I believe this trend is connected to our desire to minimalise. In this hectic world, we crave for peace and tranquillity around us and Japanese design fits that need very well. It is clean and simple and uses beautiful strong shapes and materials. It simplifies. Nendo always surprises me with their innovative designs full of humour and simplicity. Last year I showed your their chair installation in one of Brera’s most magical spaces, the Chiostri di San Simplifiano, this year the exhibition was inside the Jill Sander showroom, a very modern building.
Again, it was a very impressive experience; a lot of white, beautiful music and zen like atmosphere. But also playfulness and humour. I loved it!
exhibition Invisible outlines: ‘We tend to perceive the existence and positioning of objects by subconsciously following “outlines”, and by distinguishing
the “inside and outside” of these contours. This also means that objects with obscure outlines cannot always be identified as objects, and conversely if outlines are visible, that information which is not visible can be subconsciously supplemented.’
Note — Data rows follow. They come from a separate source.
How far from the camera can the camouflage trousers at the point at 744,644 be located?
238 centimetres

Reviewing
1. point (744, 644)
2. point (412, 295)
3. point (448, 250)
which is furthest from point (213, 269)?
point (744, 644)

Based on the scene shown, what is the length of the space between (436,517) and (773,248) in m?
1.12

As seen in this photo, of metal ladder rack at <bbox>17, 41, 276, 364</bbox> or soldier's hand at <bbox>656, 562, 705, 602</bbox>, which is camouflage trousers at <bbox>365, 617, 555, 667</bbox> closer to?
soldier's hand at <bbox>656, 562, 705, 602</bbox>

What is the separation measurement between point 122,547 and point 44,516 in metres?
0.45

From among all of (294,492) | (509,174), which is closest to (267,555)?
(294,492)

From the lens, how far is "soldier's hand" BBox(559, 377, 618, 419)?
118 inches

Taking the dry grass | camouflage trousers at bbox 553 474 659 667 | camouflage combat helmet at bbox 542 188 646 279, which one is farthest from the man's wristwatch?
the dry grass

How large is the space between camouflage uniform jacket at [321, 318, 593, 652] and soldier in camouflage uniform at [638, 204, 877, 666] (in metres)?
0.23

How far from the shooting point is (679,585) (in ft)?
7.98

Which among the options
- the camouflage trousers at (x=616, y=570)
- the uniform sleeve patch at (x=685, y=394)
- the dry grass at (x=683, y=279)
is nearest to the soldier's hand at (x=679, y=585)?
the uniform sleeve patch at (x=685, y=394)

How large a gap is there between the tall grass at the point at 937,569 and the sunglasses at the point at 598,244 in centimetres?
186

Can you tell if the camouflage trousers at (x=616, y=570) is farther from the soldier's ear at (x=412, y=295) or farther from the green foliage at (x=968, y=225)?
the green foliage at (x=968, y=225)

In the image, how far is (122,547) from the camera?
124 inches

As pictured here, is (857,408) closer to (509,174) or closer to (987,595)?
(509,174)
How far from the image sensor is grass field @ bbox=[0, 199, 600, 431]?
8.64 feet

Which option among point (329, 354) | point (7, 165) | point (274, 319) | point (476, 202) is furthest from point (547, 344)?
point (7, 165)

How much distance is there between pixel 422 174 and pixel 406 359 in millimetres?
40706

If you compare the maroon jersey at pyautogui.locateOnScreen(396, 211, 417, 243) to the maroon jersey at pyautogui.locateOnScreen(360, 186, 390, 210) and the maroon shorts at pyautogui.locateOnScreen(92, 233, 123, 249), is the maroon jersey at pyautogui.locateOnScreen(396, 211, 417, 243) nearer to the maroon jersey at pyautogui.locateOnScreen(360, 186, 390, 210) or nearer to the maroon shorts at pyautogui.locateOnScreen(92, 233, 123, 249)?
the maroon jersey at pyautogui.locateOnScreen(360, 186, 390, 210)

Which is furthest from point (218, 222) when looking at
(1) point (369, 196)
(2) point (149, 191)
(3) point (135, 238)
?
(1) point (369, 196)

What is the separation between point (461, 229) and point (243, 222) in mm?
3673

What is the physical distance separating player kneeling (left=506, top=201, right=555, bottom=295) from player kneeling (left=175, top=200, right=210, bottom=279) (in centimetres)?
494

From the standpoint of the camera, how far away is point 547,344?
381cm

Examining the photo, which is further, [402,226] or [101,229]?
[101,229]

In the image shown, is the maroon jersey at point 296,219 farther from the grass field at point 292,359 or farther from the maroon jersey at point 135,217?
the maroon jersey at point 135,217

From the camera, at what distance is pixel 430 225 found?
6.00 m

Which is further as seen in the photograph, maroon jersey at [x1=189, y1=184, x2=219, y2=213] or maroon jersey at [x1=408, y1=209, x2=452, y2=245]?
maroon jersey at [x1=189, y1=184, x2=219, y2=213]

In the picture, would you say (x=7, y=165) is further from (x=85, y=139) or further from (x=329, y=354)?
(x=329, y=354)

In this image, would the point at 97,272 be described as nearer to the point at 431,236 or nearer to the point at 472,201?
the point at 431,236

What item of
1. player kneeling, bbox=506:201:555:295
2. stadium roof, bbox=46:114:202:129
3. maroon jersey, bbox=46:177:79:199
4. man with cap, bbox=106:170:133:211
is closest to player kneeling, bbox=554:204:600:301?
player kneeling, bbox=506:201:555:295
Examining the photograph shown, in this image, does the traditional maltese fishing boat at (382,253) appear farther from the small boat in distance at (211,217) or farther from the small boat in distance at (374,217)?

Jellyfish vase, designed especially for the design week: ‘Vases that float like jellyfish in the water. 30 vases of various sizes are placed in a 1800 mm aquarium filled with water and the strength and direction of the water’s current is carefully adjusted so that they undulate moderately. The vases are made out of ultrathin transparent silicon that has been dyed twice to give the impression that what is floating in the water is but a gradated silhouette of colours. The design was to redefine the conventional roles of flower, water, and vase by making the water inconspicuous, with an ensemble of both flowers and vases floating inside the filled water, as opposed to simply showing off flowers in a water-filled vase.’